С какого ни примусь конца, никак
Я не могу прочесть посланье это.
Но надо ключ найти, расшифровать.
Ведь прочитали письмена халдеев
И надписи этрусков. Мне теперь
Всё чудится, что кто-то умоляет:
Спасите нас, поймите, помогите! —
А я понять их и помочь не в силах.
М а л ь ч и к
Чудна́я ты. Сны видишь наяву!
Да если бы ты даже прочитала
Все это до последнего словечка, —
Поймешь ли смысл прочтенного? Слова
Старее нас на два тысячелетья.
Остался звук, но живо ль их значенье?
Д е в о ч к а
Ты что ж, не веришь в силу древних слов?
М а л ь ч и к
Я верю только в день, который вижу,
Которого, как здесь тебя, касаюсь.
Д е в о ч к а
И что же, пронесется сотня лет,
И станет этот день ничем, неправдой?
М а л ь ч и к
Он может стать ничем и завтра, если
Мне доведется завтра умереть.
Как ты не хочешь этого понять?
Да пусть бы даже и разобралась ты
В значении и смысле древних слов, —
На что это тебе?
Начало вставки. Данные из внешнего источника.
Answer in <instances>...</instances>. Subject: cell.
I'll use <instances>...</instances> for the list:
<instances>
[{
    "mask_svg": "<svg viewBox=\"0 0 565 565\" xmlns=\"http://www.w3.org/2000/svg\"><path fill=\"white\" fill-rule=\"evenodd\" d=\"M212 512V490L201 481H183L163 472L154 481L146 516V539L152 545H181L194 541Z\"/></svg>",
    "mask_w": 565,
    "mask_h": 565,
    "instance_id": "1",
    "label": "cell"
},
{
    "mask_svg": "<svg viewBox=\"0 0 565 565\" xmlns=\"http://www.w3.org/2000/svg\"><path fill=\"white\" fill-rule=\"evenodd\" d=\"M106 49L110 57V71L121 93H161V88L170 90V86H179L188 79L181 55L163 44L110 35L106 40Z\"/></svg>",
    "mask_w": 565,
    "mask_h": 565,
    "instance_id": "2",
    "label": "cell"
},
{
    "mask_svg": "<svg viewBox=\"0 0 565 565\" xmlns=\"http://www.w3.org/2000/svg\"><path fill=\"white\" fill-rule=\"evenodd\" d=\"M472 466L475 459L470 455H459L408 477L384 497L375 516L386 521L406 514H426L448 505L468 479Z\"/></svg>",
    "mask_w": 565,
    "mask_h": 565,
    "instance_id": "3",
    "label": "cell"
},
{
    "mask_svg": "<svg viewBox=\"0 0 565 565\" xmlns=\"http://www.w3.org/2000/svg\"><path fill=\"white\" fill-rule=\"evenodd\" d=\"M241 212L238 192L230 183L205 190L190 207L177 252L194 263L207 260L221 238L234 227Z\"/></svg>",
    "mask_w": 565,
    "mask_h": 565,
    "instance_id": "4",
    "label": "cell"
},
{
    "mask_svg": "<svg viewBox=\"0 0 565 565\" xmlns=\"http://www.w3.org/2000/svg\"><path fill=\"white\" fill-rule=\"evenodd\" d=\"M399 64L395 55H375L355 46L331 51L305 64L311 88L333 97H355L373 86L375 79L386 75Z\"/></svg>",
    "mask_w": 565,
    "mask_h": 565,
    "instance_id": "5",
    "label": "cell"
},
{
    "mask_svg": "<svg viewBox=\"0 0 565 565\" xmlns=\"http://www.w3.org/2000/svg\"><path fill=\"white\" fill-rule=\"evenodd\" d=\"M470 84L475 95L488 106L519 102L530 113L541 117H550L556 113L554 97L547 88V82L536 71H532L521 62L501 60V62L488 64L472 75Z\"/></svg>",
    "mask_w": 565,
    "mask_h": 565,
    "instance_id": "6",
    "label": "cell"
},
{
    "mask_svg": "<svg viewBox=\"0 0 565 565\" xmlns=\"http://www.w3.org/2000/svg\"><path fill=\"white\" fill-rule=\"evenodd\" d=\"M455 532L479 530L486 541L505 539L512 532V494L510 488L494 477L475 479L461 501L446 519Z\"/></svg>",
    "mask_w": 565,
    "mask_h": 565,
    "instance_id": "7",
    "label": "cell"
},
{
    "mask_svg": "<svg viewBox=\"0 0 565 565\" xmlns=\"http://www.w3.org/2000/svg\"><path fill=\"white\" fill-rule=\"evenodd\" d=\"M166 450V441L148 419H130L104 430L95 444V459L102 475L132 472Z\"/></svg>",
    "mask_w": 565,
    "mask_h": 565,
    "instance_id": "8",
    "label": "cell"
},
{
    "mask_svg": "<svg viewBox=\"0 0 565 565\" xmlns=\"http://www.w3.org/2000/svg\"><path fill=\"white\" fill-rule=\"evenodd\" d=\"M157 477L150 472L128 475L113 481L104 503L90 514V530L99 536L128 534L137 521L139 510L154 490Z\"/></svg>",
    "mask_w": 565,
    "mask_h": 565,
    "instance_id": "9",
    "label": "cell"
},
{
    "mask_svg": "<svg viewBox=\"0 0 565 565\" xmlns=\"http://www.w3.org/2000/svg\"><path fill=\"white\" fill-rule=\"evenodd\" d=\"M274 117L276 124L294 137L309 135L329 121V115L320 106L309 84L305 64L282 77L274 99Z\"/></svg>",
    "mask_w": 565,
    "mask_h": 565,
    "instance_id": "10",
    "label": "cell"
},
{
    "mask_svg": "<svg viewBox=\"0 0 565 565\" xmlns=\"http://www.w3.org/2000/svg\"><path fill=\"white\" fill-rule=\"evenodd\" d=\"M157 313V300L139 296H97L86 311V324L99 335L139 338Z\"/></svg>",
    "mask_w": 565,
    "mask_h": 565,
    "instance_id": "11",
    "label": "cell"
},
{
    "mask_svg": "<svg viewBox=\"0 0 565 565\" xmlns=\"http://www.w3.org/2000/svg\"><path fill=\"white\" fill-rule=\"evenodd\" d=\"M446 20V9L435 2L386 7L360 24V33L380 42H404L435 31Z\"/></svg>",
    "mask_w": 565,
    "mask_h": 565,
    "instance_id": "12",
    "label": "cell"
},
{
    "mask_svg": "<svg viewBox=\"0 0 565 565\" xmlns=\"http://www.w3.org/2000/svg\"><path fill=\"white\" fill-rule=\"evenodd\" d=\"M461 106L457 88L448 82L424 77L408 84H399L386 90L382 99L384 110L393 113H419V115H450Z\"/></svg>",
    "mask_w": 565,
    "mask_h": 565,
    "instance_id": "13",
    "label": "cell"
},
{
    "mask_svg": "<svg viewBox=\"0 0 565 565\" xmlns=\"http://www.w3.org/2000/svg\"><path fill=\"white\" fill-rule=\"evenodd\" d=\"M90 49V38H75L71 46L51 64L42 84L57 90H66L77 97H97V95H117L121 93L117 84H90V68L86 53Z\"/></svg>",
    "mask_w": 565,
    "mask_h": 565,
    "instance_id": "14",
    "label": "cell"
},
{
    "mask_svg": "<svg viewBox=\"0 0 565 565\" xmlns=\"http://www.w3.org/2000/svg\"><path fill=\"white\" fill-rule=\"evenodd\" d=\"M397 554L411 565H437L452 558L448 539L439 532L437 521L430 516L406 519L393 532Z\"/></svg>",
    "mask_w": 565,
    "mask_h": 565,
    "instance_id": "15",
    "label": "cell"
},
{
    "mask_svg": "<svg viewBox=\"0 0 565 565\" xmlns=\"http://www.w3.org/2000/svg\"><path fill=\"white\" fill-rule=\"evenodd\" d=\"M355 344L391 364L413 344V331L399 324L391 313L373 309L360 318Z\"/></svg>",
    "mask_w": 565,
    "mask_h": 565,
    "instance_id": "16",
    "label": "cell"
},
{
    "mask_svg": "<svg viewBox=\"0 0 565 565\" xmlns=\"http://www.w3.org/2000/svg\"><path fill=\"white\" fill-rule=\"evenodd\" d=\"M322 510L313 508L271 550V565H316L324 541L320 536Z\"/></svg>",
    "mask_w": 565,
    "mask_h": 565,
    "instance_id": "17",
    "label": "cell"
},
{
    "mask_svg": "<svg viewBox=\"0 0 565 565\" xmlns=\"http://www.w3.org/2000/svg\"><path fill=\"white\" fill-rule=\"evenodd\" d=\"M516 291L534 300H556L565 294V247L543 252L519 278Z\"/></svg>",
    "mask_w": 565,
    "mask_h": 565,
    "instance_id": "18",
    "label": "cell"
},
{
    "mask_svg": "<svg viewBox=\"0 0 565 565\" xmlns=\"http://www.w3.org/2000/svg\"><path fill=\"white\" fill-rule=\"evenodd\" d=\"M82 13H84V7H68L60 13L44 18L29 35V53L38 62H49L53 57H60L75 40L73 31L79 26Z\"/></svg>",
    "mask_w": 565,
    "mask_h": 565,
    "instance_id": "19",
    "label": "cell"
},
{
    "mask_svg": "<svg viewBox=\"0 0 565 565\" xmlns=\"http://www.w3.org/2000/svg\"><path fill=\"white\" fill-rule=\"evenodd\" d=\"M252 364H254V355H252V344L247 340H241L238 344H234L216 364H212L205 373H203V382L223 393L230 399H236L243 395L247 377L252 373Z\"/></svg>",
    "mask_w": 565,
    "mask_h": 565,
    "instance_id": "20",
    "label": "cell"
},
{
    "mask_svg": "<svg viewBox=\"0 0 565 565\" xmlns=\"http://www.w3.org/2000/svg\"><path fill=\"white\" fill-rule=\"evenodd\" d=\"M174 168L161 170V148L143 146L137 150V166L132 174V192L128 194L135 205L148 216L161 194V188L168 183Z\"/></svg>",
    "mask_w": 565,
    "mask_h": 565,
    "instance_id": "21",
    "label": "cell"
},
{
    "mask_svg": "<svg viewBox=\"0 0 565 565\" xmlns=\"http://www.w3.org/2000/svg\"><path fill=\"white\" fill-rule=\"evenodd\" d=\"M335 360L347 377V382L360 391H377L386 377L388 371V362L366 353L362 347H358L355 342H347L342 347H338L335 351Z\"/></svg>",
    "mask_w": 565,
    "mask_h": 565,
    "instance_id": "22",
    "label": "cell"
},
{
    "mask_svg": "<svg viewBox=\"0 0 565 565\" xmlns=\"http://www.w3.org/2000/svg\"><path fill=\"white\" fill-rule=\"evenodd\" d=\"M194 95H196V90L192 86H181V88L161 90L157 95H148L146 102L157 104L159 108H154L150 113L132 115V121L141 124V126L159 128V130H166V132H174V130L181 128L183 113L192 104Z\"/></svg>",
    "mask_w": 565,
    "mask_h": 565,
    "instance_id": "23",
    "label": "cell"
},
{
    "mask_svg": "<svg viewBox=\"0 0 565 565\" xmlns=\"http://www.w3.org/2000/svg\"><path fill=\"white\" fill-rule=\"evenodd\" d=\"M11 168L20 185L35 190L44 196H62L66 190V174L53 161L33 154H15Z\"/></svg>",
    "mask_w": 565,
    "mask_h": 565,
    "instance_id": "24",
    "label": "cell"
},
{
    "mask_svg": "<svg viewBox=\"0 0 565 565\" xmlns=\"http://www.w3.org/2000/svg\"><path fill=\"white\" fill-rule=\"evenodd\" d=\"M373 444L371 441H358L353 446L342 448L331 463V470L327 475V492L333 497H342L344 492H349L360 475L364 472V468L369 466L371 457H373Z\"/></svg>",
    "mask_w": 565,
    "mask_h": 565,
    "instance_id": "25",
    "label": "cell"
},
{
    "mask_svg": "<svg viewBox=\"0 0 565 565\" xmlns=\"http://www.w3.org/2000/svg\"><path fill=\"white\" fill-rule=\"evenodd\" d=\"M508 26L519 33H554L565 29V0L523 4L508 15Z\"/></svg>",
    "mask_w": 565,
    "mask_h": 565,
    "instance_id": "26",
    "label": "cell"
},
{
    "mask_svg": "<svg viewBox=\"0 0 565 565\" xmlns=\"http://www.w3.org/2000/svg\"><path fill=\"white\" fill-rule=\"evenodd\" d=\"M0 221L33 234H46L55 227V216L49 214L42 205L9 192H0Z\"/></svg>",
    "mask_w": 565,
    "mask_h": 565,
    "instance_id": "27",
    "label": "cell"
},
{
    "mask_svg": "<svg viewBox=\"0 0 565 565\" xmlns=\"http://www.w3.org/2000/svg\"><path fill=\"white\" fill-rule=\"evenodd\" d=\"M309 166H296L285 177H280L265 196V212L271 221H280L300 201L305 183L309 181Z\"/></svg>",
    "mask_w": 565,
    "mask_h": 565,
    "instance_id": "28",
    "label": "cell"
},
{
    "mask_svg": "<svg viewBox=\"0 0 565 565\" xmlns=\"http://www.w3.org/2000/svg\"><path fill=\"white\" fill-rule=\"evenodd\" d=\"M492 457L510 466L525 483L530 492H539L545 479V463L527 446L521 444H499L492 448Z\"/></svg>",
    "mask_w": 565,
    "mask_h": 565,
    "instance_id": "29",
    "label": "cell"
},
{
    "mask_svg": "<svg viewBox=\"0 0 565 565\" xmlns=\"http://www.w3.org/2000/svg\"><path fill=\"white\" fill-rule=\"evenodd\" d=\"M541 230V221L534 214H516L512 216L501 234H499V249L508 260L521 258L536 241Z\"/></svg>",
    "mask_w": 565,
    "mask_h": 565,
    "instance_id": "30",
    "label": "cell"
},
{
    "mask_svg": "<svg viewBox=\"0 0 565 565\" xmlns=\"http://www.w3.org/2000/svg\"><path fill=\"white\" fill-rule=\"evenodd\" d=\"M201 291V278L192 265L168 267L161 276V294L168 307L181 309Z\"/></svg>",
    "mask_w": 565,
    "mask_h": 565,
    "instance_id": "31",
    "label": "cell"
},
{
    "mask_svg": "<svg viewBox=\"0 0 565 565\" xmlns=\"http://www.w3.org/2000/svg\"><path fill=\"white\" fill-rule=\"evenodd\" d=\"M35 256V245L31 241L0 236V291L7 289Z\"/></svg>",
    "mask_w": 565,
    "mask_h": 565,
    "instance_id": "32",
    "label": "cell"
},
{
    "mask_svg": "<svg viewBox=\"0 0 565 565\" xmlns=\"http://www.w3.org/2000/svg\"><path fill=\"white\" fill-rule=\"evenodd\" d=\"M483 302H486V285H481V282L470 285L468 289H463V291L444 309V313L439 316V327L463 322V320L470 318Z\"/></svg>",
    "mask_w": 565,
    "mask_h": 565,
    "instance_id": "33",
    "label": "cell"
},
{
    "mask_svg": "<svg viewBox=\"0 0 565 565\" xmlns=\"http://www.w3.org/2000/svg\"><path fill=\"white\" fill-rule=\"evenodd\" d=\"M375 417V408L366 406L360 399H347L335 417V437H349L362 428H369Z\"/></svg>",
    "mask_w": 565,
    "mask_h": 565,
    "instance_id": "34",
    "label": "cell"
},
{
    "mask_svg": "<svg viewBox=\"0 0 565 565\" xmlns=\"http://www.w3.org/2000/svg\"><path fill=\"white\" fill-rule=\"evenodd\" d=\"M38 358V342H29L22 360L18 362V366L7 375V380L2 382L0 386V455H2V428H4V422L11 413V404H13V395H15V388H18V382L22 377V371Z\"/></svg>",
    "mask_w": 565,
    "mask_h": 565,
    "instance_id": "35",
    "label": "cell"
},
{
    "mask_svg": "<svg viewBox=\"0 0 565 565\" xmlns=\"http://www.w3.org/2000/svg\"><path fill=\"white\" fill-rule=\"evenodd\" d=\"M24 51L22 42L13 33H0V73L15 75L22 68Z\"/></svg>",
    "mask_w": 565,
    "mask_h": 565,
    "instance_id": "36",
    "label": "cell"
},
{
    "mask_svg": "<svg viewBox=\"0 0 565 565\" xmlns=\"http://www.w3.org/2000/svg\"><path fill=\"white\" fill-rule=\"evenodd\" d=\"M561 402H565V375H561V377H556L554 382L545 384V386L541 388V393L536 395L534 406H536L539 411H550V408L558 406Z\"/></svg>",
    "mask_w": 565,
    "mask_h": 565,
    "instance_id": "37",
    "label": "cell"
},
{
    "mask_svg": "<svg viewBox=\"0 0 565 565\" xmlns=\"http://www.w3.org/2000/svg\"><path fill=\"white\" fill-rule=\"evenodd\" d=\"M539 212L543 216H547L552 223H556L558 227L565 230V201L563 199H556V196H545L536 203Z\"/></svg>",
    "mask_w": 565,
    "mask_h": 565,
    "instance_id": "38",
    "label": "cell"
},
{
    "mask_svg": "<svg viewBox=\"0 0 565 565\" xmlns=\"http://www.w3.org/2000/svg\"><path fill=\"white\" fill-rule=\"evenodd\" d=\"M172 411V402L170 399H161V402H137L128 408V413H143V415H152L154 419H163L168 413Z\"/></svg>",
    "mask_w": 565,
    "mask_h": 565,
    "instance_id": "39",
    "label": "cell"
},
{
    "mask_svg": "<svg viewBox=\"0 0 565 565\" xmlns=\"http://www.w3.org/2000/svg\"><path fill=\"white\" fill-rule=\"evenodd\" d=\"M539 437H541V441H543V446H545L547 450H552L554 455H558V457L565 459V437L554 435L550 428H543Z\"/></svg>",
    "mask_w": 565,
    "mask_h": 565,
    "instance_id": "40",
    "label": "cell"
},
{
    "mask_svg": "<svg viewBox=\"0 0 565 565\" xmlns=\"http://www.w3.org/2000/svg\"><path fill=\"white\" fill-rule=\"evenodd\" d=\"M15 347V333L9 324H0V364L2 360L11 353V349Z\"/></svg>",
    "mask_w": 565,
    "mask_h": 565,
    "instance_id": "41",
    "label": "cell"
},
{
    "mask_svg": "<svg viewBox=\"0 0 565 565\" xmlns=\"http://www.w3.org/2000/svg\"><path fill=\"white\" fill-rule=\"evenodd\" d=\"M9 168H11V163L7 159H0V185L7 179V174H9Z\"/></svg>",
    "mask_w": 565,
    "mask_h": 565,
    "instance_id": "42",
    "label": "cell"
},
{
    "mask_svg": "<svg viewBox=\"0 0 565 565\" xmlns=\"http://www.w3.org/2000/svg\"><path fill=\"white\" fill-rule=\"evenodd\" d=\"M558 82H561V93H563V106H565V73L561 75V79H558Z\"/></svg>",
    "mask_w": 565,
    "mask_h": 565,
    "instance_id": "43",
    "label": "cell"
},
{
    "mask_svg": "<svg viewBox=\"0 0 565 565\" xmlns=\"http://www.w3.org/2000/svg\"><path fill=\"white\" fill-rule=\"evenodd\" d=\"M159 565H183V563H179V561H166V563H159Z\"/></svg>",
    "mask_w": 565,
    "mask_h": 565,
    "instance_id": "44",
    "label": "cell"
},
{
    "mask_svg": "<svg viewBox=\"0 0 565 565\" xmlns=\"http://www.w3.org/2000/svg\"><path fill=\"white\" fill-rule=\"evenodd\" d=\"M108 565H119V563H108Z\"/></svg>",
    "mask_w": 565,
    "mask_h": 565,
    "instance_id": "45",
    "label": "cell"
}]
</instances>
Кому поможешь?
Как применить к сегодняшним заботам
Суть старых истин и молитв и чьи-то
Суждения о том ушедшем мире?
Слова, сестричка, — это только прах,
Пустой, никчемный, невесомый шелест,
Песок меж пальцев струйкой… Цену жизни
Дают одни поступки, не слова.
Д е в о ч к а
Молчи уж, раз мы здесь… Не допусти,
Чтобы сомненье волю нам сломило.
М а л ь ч и к
Что ты сказала?
Д е в о ч к а
И сама не знаю.
Мне кажется теперь, что будто я
Давно когда-то слышала все это,
И стало мне так тягостно, так больно…
М а л ь ч и к
Пустое, начиталась всяких сказок
И принимаешь их теперь за правду.
Я повторяю: правда лишь в поступках,
Деяние лишь обретает смысл.
Д е в о ч к а
Не слово ли в основе всех деяний?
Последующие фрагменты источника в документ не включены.